Print only the lines from the one with "Sunlit living room" through the end of the data, exactly, and please omit pictures.

Information shown |
● ● ● ● ● ● ●

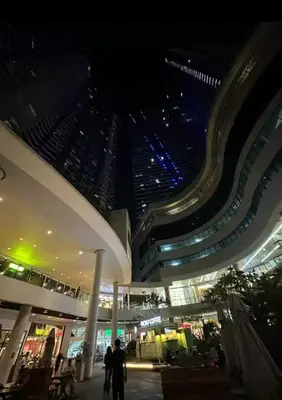 a large building with people walking in front of it at night at Cozy Pad-50th in Manila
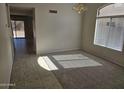 Sunlit living room featuring plush carpet, neutral paint, tile entry, and traditional lighting fixture at 4613 W Fawn Dr, Laveen, AZ 85339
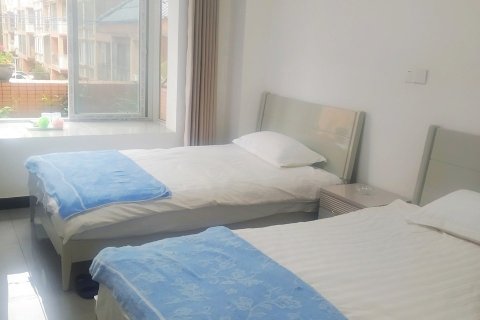 秋月龙苍沟店民宿(鸽子花大道分店)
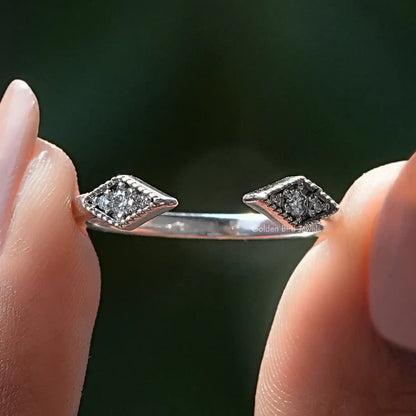 Open cuff wedding band with round moissanite stones and milgrain detail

● ● ● ● ● ● ●

Expected answer |
 Sunlit living room featuring plush carpet, neutral paint, tile entry, and traditional lighting fixture at 4613 W Fawn Dr, Laveen, AZ 85339
 秋月龙苍沟店民宿(鸽子花大道分店)
 Open cuff wedding band with round moissanite stones and milgrain detail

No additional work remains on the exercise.